Le Gabon s’affirme comme un pilier de la nouvelle zone de libre-échange africaine

Le continent africain franchit une étape historique dans son unification économique. Dépassant les clivages géographiques hérités du passé, l’Afrique s’attelle désormais à la création du plus grand espace commercial intégré au monde en termes de nations participantes. À Libreville, la rencontre entre le chef de l’État, Brice Clotaire Oligui Nguema, et le secrétaire général de la Zone de Libre-Échange Continentale Africaine (ZLECAF), Wamkele Mene, souligne une ambition claire : positionner le Gabon au cœur de cette nouvelle architecture financière continentale.

Dans un contexte mondial où les puissances redéfinissent leurs circuits logistiques, l’enjeu pour les nations africaines est de renforcer leurs échanges internes. Le défi n’est plus de justifier la nécessité de ce commerce intra-africain, mais de déterminer comment chaque État peut maximiser son influence et ses bénéfices au sein de cette transformation structurelle.

Un marché colossal de 1,4 milliard de consommateurs

La ZLECAF représente aujourd’hui l’un des chantiers économiques les plus vastes du siècle, avec une population dépassant 1,4 milliard d’habitants et un produit intérieur brut combiné de plus de 3 000 milliards de dollars. L’initiative vise à démanteler les barrières douanières pour fluidifier les transactions entre pays voisins.

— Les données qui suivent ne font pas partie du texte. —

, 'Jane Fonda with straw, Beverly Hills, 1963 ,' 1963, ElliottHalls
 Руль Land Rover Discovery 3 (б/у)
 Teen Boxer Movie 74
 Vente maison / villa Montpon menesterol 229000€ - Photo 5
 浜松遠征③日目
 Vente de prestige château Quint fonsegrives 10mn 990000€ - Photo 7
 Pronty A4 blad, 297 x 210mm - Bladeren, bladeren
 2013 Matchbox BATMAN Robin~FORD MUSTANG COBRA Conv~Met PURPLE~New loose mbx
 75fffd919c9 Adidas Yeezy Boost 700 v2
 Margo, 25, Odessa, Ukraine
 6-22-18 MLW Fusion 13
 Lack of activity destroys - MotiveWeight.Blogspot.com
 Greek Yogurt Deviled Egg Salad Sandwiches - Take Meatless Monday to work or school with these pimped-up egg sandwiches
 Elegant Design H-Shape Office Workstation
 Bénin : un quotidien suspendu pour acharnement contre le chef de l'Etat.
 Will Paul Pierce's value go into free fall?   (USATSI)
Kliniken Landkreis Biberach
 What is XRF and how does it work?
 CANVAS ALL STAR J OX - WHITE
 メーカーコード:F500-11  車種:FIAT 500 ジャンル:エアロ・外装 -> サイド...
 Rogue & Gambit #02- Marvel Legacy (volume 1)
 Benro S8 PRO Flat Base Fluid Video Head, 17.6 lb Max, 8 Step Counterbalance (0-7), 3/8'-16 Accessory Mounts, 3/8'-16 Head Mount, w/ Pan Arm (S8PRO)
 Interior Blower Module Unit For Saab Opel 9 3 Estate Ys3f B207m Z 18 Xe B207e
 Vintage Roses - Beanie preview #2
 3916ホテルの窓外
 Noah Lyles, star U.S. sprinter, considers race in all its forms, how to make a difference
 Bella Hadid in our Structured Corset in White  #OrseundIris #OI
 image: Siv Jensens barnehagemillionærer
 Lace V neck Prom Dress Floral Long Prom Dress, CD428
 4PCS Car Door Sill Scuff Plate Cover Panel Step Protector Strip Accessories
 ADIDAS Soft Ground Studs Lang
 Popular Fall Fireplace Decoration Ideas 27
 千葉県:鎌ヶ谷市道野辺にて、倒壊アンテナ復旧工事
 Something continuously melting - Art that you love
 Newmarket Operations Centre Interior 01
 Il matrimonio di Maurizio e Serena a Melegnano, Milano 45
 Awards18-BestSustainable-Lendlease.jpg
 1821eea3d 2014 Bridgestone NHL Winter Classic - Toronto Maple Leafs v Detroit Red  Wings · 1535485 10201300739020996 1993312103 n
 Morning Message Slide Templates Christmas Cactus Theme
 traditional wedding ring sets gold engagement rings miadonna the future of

Actuellement, le commerce intra-africain reste marginal, stagnant sous la barre des 15 %, loin derrière les performances de l’Europe (60 %) ou de l’Asie (50 %). Pour corriger ce déséquilibre, les échanges entre les autorités gabonaises et la direction de la ZLECAF se sont concentrés sur la modernisation des systèmes douaniers, l’optimisation des infrastructures de transport et l’ajustement des cadres législatifs nationaux.

Nkok, le fer de lance de l’industrie gabonaise

Un point crucial de cette stratégie réside dans la Zone Économique Spéciale de Nkok. Ce pôle industriel, devenu une référence en Afrique centrale, symbolise la transition du Gabon vers une économie de transformation. En accueillant des unités de production spécialisées dans le bois, la métallurgie et la manufacture, Nkok permet au pays de s’éloigner d’une dépendance exclusive aux exportations de matières premières brutes.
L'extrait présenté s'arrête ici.